髭の男は茶髪の男に「どうだ?」と聞いた。

「この家、歯科医が住んでるんだけど学会で3日間留守にするって。家族旅行に行くって娘がSNSに上げてるよ。」

「歯医者か!いいねぇ〜いいモノ持ってそうだな。セキュリティは?」

「警備会社に通報が行く窓はチェック済み。2階のこの窓は問題なしだとよ。」

太った男がポテトチップスを食べながら建物の見取り図を見せた。

「警備会社のあの男、本当に使えるな!」

髭の男は喜んでいる。

警備会社にも仲間がいるようだ。


「決行は家族が出かけた日の深夜。」

男たちはハイタッチをしていた。


────


私は意識を戻した。

そして忘れる前に紙に今見てきた歯科医や住所、娘のアカウントと家の見取り図も描いた。


「これは?」

「次のターゲットらしいです。家族旅行に行く時を狙うって。

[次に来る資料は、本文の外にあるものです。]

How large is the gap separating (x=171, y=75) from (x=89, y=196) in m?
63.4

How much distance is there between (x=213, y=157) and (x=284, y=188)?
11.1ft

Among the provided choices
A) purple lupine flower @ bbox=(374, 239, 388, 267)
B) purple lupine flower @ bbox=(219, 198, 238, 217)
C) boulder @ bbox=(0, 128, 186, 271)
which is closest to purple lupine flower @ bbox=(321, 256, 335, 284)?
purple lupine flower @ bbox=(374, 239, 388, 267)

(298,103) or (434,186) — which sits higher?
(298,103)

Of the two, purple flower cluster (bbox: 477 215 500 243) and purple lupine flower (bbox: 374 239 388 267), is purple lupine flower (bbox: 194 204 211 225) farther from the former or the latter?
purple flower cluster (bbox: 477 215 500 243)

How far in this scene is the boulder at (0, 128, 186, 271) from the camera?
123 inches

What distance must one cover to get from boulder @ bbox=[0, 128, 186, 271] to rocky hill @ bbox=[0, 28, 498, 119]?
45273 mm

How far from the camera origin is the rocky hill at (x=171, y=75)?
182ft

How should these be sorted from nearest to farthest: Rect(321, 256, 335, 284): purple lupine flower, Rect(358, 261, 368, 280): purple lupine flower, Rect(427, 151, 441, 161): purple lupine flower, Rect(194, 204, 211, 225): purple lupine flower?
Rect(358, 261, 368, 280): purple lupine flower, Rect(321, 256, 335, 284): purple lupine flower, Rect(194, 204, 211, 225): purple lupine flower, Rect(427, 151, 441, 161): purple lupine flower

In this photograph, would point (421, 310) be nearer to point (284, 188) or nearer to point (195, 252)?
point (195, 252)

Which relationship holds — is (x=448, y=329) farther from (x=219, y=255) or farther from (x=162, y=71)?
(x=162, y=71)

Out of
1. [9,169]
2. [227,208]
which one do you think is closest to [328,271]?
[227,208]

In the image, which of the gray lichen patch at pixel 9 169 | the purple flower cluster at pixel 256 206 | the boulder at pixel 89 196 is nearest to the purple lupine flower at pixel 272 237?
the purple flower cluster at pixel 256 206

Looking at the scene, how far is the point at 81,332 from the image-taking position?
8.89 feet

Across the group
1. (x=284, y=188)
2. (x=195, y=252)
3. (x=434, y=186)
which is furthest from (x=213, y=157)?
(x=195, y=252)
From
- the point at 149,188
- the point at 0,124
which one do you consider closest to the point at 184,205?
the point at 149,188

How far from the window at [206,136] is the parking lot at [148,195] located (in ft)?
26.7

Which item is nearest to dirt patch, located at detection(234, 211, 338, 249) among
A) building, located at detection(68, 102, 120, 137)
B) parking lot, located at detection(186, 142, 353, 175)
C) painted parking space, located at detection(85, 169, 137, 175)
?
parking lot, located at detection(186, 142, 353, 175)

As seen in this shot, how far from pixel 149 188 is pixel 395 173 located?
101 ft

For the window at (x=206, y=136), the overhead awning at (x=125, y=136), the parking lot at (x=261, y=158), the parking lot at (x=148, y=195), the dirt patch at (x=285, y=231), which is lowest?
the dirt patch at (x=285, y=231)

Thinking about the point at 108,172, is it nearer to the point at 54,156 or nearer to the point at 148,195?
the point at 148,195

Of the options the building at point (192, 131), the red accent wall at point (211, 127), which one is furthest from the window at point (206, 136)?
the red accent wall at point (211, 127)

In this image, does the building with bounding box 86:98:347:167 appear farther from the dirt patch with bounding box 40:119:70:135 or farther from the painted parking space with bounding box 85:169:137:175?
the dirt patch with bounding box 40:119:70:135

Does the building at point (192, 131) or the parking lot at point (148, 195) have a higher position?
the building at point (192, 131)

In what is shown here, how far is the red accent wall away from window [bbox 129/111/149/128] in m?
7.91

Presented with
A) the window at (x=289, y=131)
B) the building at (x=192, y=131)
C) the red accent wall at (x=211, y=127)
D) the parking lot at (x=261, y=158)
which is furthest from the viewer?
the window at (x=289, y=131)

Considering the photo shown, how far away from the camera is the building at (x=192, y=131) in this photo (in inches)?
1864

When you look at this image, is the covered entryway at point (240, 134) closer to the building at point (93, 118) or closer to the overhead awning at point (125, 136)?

」

私はスマホで見てきた娘のSNSを開いて後藤さんに見せた。


『明日から家族で沖縄旅行』と書かれ水着の写真が載せられていた。

「明日?!」

後藤さんはどうしようかと考えていた。

この情報をどこから仕入れたのか聞かれたら答えられないからである。


「色野さんありがとう。後は私がどうにか考えてこいつらを現行犯で逮捕すればいいだけだね。」

後藤さんはニヤリと笑った。

なんて言ってこの場所に行くつもりなのか気になったけど聞かなかった。

「私は現場に行かなくていいんですよね?」

「もちろん!そんな危険なところにしかも深夜に連れて行かないよ!」

私は少し安心した。

深夜の車で張り込みをする想像をしただけでアクビが出そうだ。


今日はもう帰っていいと言われた。

後日うまくいったか報告すると言ってくれた。


私は帰り際に「あ、昨日はとんかつ定食をごちそうさまでした。」

とペコリと頭を下げた。

後藤さんは「うまくいったらもっと美味いものを奢るよ。」と言って手を振ってくれた。


私はうまくいくといいなと思った。